Testing on the ISV began earlier this month and Rodriguez says they hope to be done by April.
“Before the soldier ever touches the vehicle, we want to make sure that it is safe for them to use,” Rodriguez said.
One of nine prototypes already built, the ISV is a lightweight tactical vehicle designed to move a squad of nine soldiers, their weapons, and their equipment quickly over adverse cross-country terrain.
Steven Herrick, the Army’s product lead for ground mobility vehicles within the Program Executive Office Combat Support and Combat Service Support, explained that infantry soldiers carry their equipment while they are on foot, and that it is often heavier than their own bodyweight.
Riding in a new ISV, instead of having to walk many miles to get to where they are going, Herrick continued, essentially allows infantry soldiers to be much less fatigued, and thus better able to carry out their missions.
As such, the ISV has been developed for infantry brigades that don’t have vehicles for transporting their soldiers.
“It has always been coined as a better boot,” Herrick said. “It is a mode of transportation that effectively changes the game on how soldiers deploy and get to their objectives.”
Because it is small and lightweight, the ISV can be sling loaded from a UH-60 Black Hawk helicopter or carried inside a CH-47 Chinook, which increases the flexibility of soldiers on the move.
The Army can also deliver it to the field by a low-altitude airdrop from a cargo plane.
What is so unique about the vehicle, according to Herrick, is that it is put together using the Chevrolet Colorado midsize pickup truck frame, with 90 percent of its parts being commercial off-the-shelf components.
It is also powered by a 186-horsepower, 2.8L Duramax turbo-diesel engine and performance race components.

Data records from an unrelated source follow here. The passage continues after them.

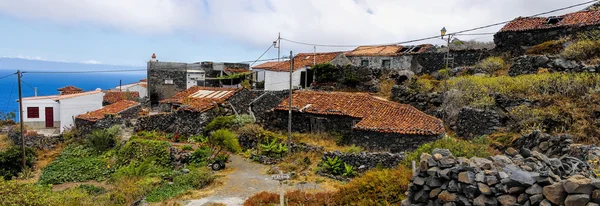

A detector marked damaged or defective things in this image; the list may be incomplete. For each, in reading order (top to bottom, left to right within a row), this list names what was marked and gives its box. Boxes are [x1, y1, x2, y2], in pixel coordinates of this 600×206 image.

rusty roof [500, 9, 600, 32]
rusty roof [264, 52, 342, 72]
rusty roof [75, 100, 139, 121]
rusty roof [164, 87, 241, 112]
rusty roof [274, 90, 442, 135]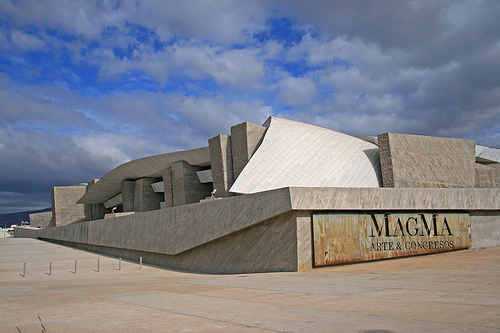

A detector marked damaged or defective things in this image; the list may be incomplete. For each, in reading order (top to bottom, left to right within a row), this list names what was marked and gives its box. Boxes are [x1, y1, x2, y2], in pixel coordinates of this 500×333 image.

rust stain on wall [314, 213, 470, 264]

The Army has awarded General Motors a $214.3 million contract to produce 649 vehicles by the end of fiscal 2024. The service is planning to procure a total of 2,065 ISVs.
The 1st Infantry Brigade Combat Team of the 82nd Airborne Division at Fort Bragg, North Carolina – which specializes in parachute assault operations – is slated to receive the first 59 of the new vehicles later this year.
Eventually, 11 infantry brigade combat teams will be outfitted with 59 vehicles each under the first contract covering the 649 ISVs.